- Born: 18 April 1860 Kajigami, Assam, India
- Died: 8 May 1938 (aged 78) Kajigami, Assam, India
- Other names: Mech Gandhi, Gurudev
- Occupation: Social reformer
- Spouse: Khwmsri Brahma Uphasi Brahma
- Children: 7 (4 daughter, 3 Sons)
- Parent: Khoularam Mech (father) Randini Mech (mother)

= Kalicharan Brahma =

Indian social reformer (1860–1938)

Gurudev Kalicharan Brahma (1860–1938), originally Kalicharan Mech, was a 20th-century social and religious reformer of Bodo society. He attained diksha in a new religion called Brahmo Dharma / Brahmoism Adi Brahmo Samaj in Calcutta around 1906, and is reverentially called Gurudev or Guru Brahma by the Bodo people of lower plains of Assam along the Brahmaputra valley. Other Assamese Brahmos of the time include Gunabhiram Barua and Swarnalata Devi of the same faction, all of whom agitated against Colonialist Imperialism of any kind. The followers of this group are locally known as Brahmas in tribute to their religion and the holy river of which they are sons. He was the founder of Boro Chhatra Sanmilanni (All Bodo Students Union).

==Early life==
Kalicharan was born on 18 April 1860, at Kajigaon village in Dhubri district, Assam state of India. His father was Khoularam Mech, his mother was Randini Mech. Khoularam was a timber merchant and one of the rich persons of those days. As Kalicharan grew up he became intelligent, honest and thoughtful. He became a great religious preacher of Brahma faith and brought over revolutionary changes in Bodo society by his continuous and sustained programme of reformation against the prevailing Bathou worship. "All the educated and enlightened section of the Bodo community including Rup Nath Brahma lent their all-round efforts in his reformatory programme, religious propagation through spread of education and political activism."

==Education==
His pre-primary education in his home with a private tutor Birnarayan Mech. Later he joint in Tipkai primary school. After passing the primary school he joined in Puthimari M. V. School. But when he got in class five his father died. Kalicharan had to come back to home although he did not want to give up the school.

==Work==
By the end of the 19th century and the early part of the 20th century, the Bodo Society was also suffering from religious, moral and political degradation. The young Kalicharan Brahma could perceive the deplorable condition of the Bodos who were "bogged down with evil social practices" due to which the other commitments despised them. The Bodos who were one of the original inhabitants of the Brahmaputra valley were going through an identity crisis like the other marginalised indigenous Assamese communities. They had developed an inferiority complex. They were rapidly relinquishing their customs and traditions. The Bodo Society was disintegrating with the increase in the number of conversion to other religions. Many educated and affluent Bodos had begun to see their traditional beliefs and customs as stumbling blocks to modernization and human achievement.
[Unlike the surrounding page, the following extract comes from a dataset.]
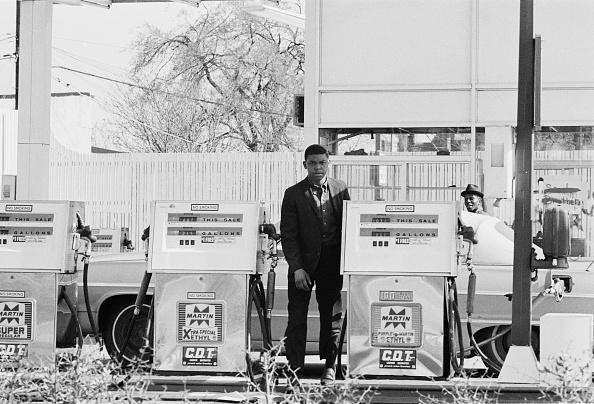 No Smoking Sign「1968 Washington Riots」:写真・画像(9)[壁紙.com]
Kalicharan realized that the Bodo Society would have to be reformed. "He was filled with anguish and regret to see that the Bodos, although being followers of the Bathou religion were so only on a very superficial level. They showed little inclination in obeying the principle or guidelines set down by the religion. The worship of many gods and goddesses, whose number were only on the increase, was a clear indication that the people had moved away from their faith." They had become addicted to jou, rice beer and developed bad social habits. The various social evils were sapping the vitality of the Bodo Society.

Kalicharan felt that the identity and unity of the people could be preserved only though a change in their society and religion. In 1905, he came across the Sarnitya Kriya written by Mohini Mohan Chattopadhay. The book contained the teaching of Swami Sibnarayan Paramahansa. Kalicharan became convinced that the adoption of the Brahma religion would be able to guide the Bodos towards progress and development and put a stop to the religious conversions. Thus at the age of 39, he got ordained into the folds of Brahmaism by Swami Sibnarayan at his residence in Kolkata. He returned to his native village with a determination to spread the religion among the Bodos. According to Bidyasagar Narzary and Malabika Mitra's Journey Towards Enlightenment "The basic ideology of Brahmaism on which the religion was based was that there was only one God. In Brahma religion this God is worshipped in the form of fire is of primordial importance". "Fire is Brahma and Brahma gives life to the entire Earth and all its beings. Brahma is Universal, endless and all encompassing. Where there is Brahma, there can be found Satya or Truth."

==Death==
He died on 8 May 1938 in his village at the age of 78.